Then one day, after plowing through all the data (Part One) and having completed virtually all the exegesis (Part Two), suddenly, just the way the books on scientific method say it is supposed to happen, the mass of data crystallized into a simple pattern. For the first time I sensed that I understood what the biblical language of power was about. Often our research begins with a clear hypothesis that we test by research; there was something elating about having the hypothesis emerge from the research.
During all this time I had also been struggling with my despair. How could the writers of the New Testament insist that Christ is somehow, even in the midst of evil, sovereign over the Powers? I wrestled with this assertion with all my might. Gradually an answer began to shape itself. What I found may not strike anyone else as amounting to much, but for me it was the thin margin of hope, and I clung to it desperately.
And somewhere in the midst of the writing and the wrestling, I was given the gift of my tears.
Perhaps it may seem strange to say now, but I am profoundly grateful for all that: to Carr for writing a book that, however wrong, forced me to a task I would never have taken up voluntarily; for the despair, since I have tried to avoid it all my life-now I know it can be endured; also for June, who suffered with me through all that and a great deal more, and to whom this book is lovingly dedicated; and to God, because I now know, in a way that I had not before, that "neither death, nor life, nor angels, nor principalities ... will be able to separate us from the love of God in Christ Jesus."
This volume, which is more technical than the two to follow, attempts to comprehend the language of power in the New Testament. Part One is a thoroughgoing examination of the use of the terms for power in all the relevant literature of the period and in the New Testament. Part Two applies the guidelines developed in Part One to the more problematic passages dealing with the principalities and powers-what I have called "the disputed passages." Part Three attempts a consistent interpretation of the meaning of the biblical language of power for human existence, then and now.
Fundamental research is necessarily laborious, and despite all my efforts to pare it down to a minimum, may still make for laborious reading. You should therefore feel free to skim or skip Part One, and even the early sections of Part Two, or proceed directly to Part Three, and then work backward if you are so inclined.
The companion volumes will each appear in successive years. Volume Two, Unmasking the Powers, will take a long look at the phenomena dubbed "spiritual" in the New Testament demons, Satan, angels of the churches, angels of the nations, angels of nature, gods, the elements of the universe-and try to make contemporary sense of them, working from the hypothesis developed in this volume.
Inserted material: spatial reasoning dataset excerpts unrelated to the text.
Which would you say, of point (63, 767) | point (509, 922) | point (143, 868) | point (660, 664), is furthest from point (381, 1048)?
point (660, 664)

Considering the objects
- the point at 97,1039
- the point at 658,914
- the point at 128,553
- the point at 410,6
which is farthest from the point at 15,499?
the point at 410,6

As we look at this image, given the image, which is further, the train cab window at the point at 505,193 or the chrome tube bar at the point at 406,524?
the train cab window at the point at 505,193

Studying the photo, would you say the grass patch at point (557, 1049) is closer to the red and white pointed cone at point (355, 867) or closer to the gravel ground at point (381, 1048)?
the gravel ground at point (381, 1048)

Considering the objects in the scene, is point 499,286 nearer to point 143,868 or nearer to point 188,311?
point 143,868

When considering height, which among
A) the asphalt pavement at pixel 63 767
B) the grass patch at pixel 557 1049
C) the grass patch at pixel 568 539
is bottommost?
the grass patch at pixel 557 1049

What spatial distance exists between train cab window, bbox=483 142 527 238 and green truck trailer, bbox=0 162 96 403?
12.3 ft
Volume Three, Engaging the Powers, will address practical issues: what does it mean, in downto-earth terms, to confront the Powers with the fact that they exist to serve the human purposes of the Cosmic Christ?
I initially conceived this study in 1964 under the impetus of William Stringfellow's Free in Obedience, which for the first time awakened me to the relevance of the Powers for comprehending institutional evil. In 1973 I began researching in earnest, with frequent interruptions and precious little leisure to write. These friends helped guard my words and stretch my comprehension: John Pairman Brown, Andrew Canale, Burton Cooper, Robert A. Evans, James A. Forbes, Robert T. Fortna, Ethnd Gray, Dwayne Huebner, Morton Kelsey, George A. Riggan, Sharon Ringe, William Stringfellow, Caroline Usher, Barbara Wheeler, and Thomas Wieser. A word of thanks also to Norman Hjelm and John Hollar of Fortress Press.